Google has added a new feature to the Google Cloud CLI to upload and download data to cloud storage buckets more efficiently and quickly. The Google article states (New gcloud storage CLI for your data transfers | Google Cloud Blog) that the new data transfers are up to 94% faster, comparing gsutil to gcloud storage. We did this test with rclone, gcloud storage and gsutil to see how fast gcloud storage really is. 

Test environment: 

For the tests, we used an n2d-standard-8 (8 vCPUs, 32 gb memory) VM and 375gb storage. Both the VM and the buckets were hosted in the us-east4 region (Northern Virginia). 

For gsutil we used the –m flag which uses multiple threads. For rclone we also used the –transfers=N flag for transferring multiple files parallel. 

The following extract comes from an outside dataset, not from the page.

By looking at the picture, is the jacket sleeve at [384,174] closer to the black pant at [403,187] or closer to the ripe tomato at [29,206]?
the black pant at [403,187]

Test case 1: Upload and download 100 files that are 100mb in size: 

In the first test, 100 files were uploaded and downloaded. In this case the gcloud  storage was the fastest in upload, rclone was fastest download, even faster than gcloud storage. The rclone was relatively constant in upload and download and the gsutil had a relatively fast upload but a very slow download. 

Duration in Seconds for 100*100mb files, the lower the time the better 


Test case 2: Upload and download 1 file that is 10gb in size: 

In the second test, one file of 10gb was uploaded and downloaded. Again, the gcloud storage was the fastest. rclone was in the mid-field in both test cases and the gsutil was the slowest. The upload was significantly faster than the download in all cases, except rclone there upload was a lot slower than download. The difference between the gsutil and the gcloud storage was greatest for download. 

Duration in Seconds for one 10gb file, the lower the time the better 


Summing up, we can say that the new gcloud storage CLI was the fastest in most of the tests. We were not able to reproduce the same difference of 94% between gsutil and gcloud storage. The rclone is placed in the mid-field, except when downloading many files. The rclone seems to be faster especially when used with many files, this may be because of the --transfers=N flag that runs multiple files parallel to each other.